MCLB furloughs could mean shaky ground for businesses -, South Georgia News, Weather, Sports

MCLB furloughs could mean shaky ground for businesses


Furloughs for civilian workers at military bases around the country began Monday, leaving economists not asking if, but how much will it affect South Georgia's economy.

The furloughs are a result of the federal sequester budget cuts and affect about 2-thousand workers at Marine Corps Logistics Base Albany.

Albany city commissioner Ivey Hines is feeling effects of the furloughs at Albany's Marine Corps Logistics Base firsthand.

"Some of the things we'll be curtailing would be going out for entertainment type activities, going to restaurants or going to movies," says Hines.

For more than 29 years Hines has worked as an IT specialist at the base. He is one of about 2,000 MCLB civilian employees who have to take one unpaid day off each week starting Monday through September 16th.  That's 11 days total and a 20 percent reduction in pay.
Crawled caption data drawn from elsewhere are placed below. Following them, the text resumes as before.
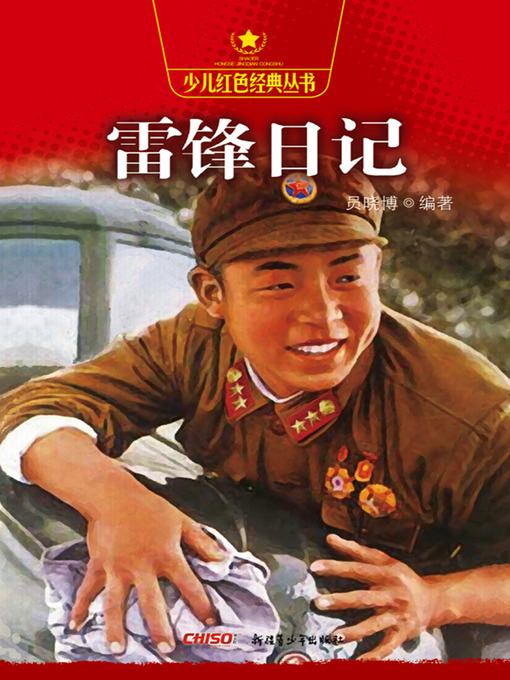 Title details for 雷锋日记 (Journals of Lei Feng) by 员晓博 - Wait list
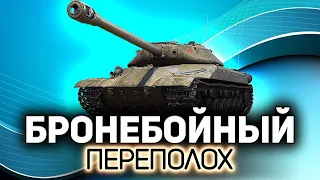 Бронебойный переполох 💥 Или подкалиберный. Или кумулятивный. Не понятно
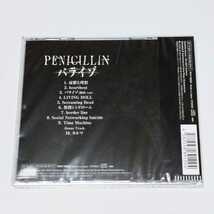 PENICILLIN「パライゾ」 通常盤(ボーナストラック入り)_画像2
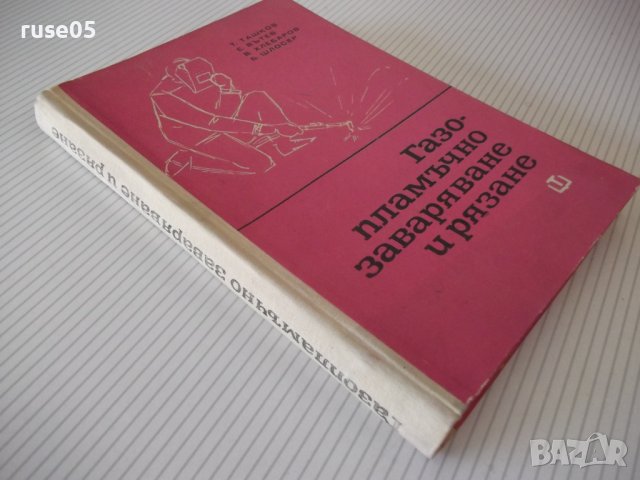 Книга "Газопламъчно заваряване и рязане-Т.Ташков" - 256 стр., снимка 10 - Специализирана литература - 40134269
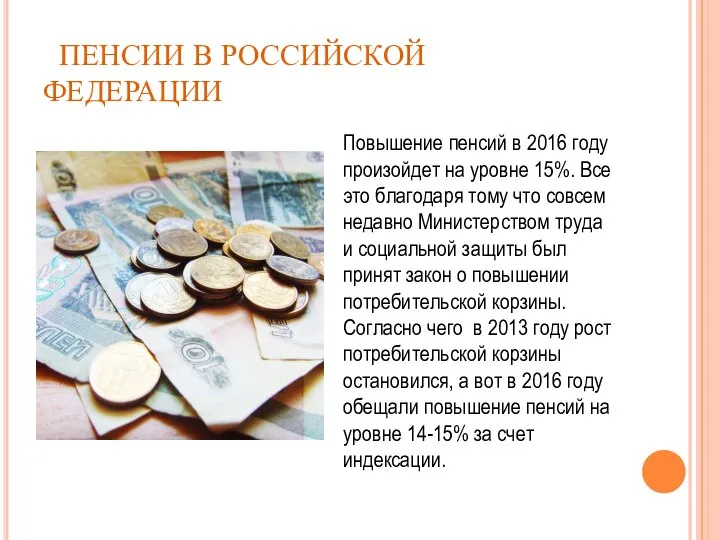 ПЕНСИИ В РОССИЙСКОЙ ФЕДЕРАЦИИ Повышение пенсий в 2016 году произойдет на уровне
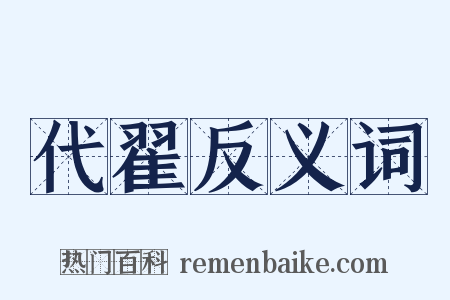 代翟反义词是什么意思的图片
"There are very few families who have 20 percent of their income that can just all of a sudden disappear and it has no impact," reminds Hines. He says it's expected to be felt across the community. "Whenever a large segment of the population gets a significant reduction in their income, that the whole community will be impacted because that's money that's not turning over in the community itself."
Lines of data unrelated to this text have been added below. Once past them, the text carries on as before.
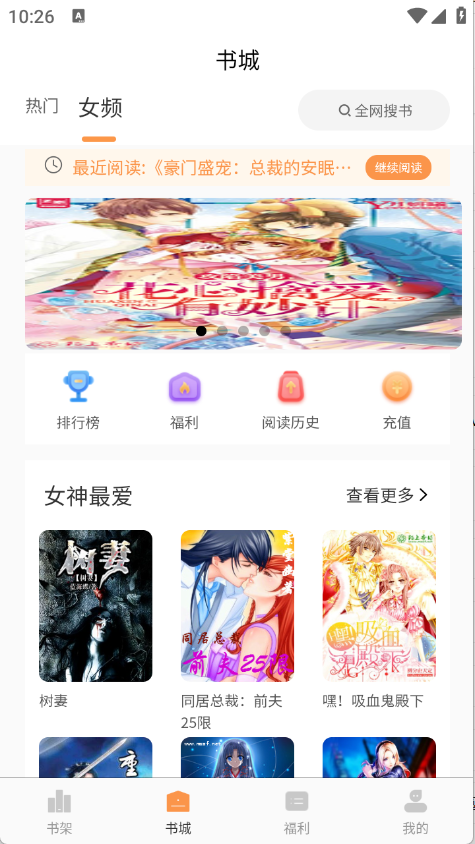 春华小说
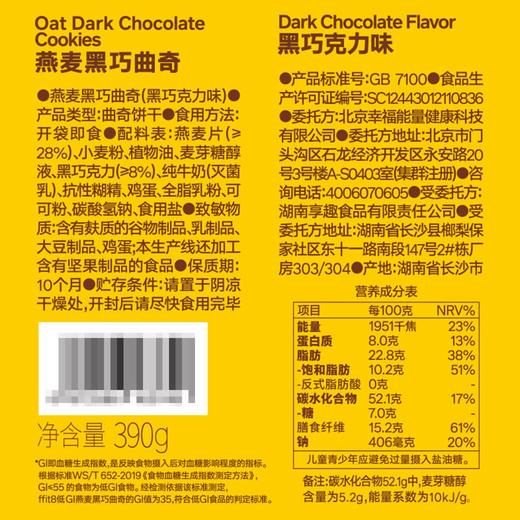Costco 开市客 ffit8低GI燕麦黑巧曲奇 10g*20包/39包 商品图5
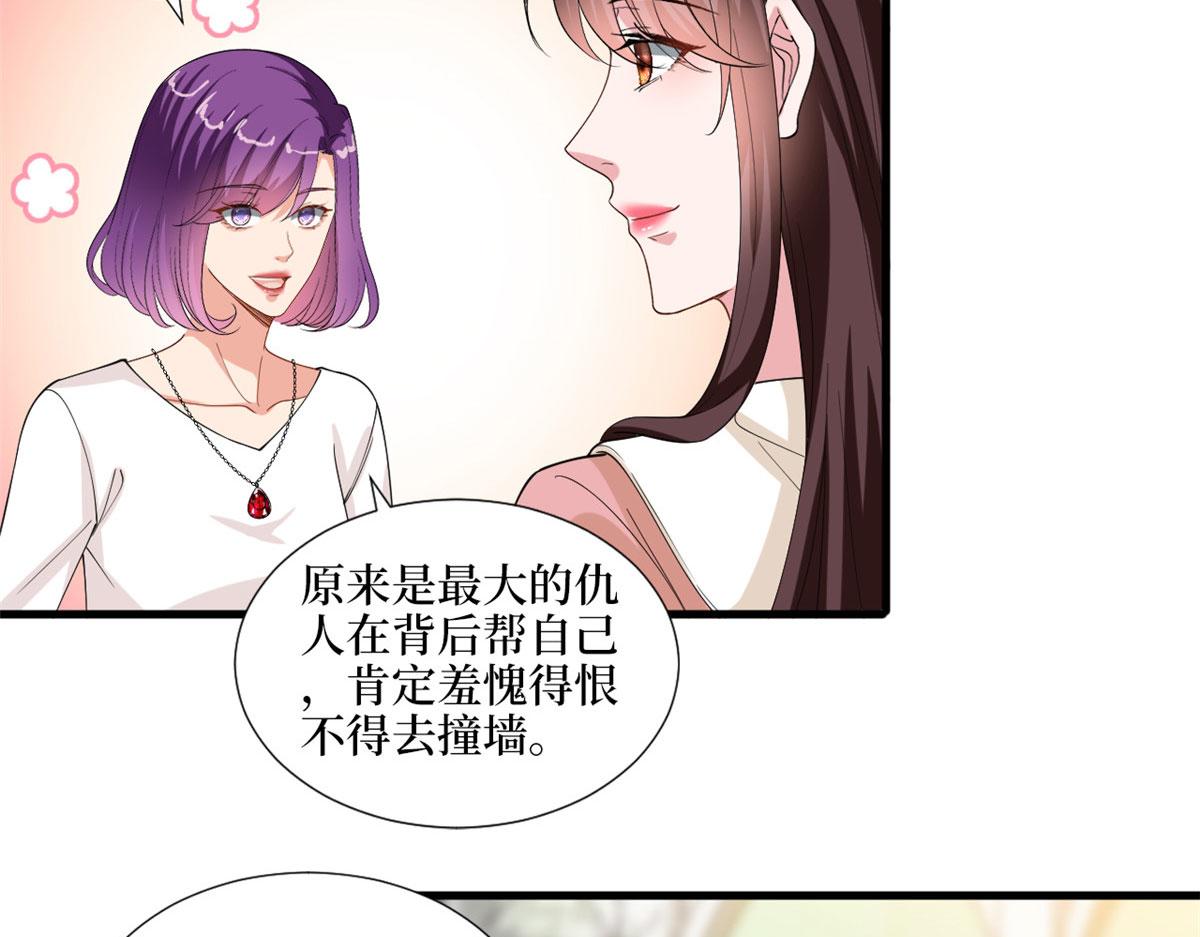 第203话 杀人诛心40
"I think we're going to see an impact, it may be that the economy won't take off as strongly as it might have, says Albany City Commissioner Roger Marietta. "I think our local economy is growing, but this will slow it down over the next quarter."

While furloughs are kicking in at bases across the country, Aaron Johnson, the assistant Professor of Economics at Darton College, believes South Georgia will see more of an effect.

"It's very difficult to determine exactly what impact it will be because it's not going to be a direct impact, says Johnson.  "But given that that's one of our largest employers in town, I think that our area will be impacted more so than other areas."

Marietta and Hines both hope national leaders see the negative results of and find other ways to balance the budget.

Meanwhile Johnson believes it will take a few months to see how seriously the furloughs will impact the economy because of delays in reporting data.

Active-duty personnel are not affected by the furloughs.

In Georgia 37,000 civilian Department of Defense employees will have to take furlough days.